LFP coherence analysis. A, Examples of pairwise coherence spectrograms illustrating the state-dependent pattern of coupling between Cx and Th (top) and between Cx and Hi (bottom). The spectrograms are aligned with the behavioral state identification (visual coding). Notice that, during REM sleep, both pairs of areas present a high coherence in the theta frequency range (white arrows). B, LFP pooled coherence spectrogram showing the variations of coherence across all areas during the wake-sleep cycle. The highest pooled coherence values are observed in the low frequency range (delta range) during SWS episodes. During WT, animals present typical 7-12 Hz LFP oscillations, and the pooled coherence is greatly increased in this frequency range and its harmonics. The IS state shows high pooled coherence in the 7-22 Hz range. REM and QW have the highest pooled coherence in the gamma range (>30 Hz) but also a low pooled coherence in the theta range, indicating that the four areas present theta oscillations that are not strictly in-phase. C, Coherence measurements over 48 hr of recording are overlaid on the 2-D state map. For delta, spindle, and gamma frequency ranges, pooled coherence is shown. In the theta range, pairwise coherence between Cx and Hi is displayed. High delta pooled coherence values are observed in the right portion of the SWS cluster corresponding to deep SWS, whereas high spindle coherence values are observed during IS and WT (see also Fig.6). High gamma pooled coherence is observed during both REM and QW. The pair Cx-Hi presents high theta coherence during both REM and AE.

Figure 6.

Pooled coherence, a single measure to address the dynamic of global brain states. 3-D state space in four rats derived from the two amplitude ratios (X- and Y-axes) and the additional average pooled coherence between 7 and 55 Hz (Z-axis).
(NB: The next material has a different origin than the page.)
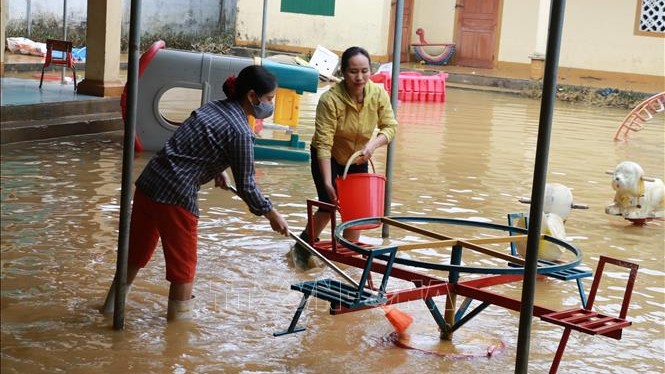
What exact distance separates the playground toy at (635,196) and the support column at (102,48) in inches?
276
The use of pooled coherence as a single measure of the coupling between forebrain areas captured state-dependent patterns and further improved the separation between states. Notice that the WT cluster can be easily identified.

Figure 7.

Coherence spectra at state transitions. Four common global brain state transitions of a representative animal are presented with an example of LFP recordings (first column), the corresponding spectral trajectories and their duration within the 2-D state space (second column), and an averaged pooled coherence spectrum for the pre- and post-states and the transition itself (third column). LFP, Recordings of the four areas revealed common oscillatory features and simultaneous changes during state transitions. Calibration bar, 5 sec. Trajectories, Paths connecting major clusters were identified, and histograms of the distribution of duration (insets) were calculated for these trajectories. The average and mode ± SEM of the duration are indicated for this animal (see supplemental Fig. S7, available at www.jneurosci.org as supplemental material). Coherence spectrum, Average coherence spectrum of transitions plotted against the average coherence spectrum of the pre- and post-states, whose points were taken from time points immediately adjacent to the selected trajectories with the same duration as the trajectory. Arrows indicate frequency bands at which significant changes in LFP coherence occur during the transition.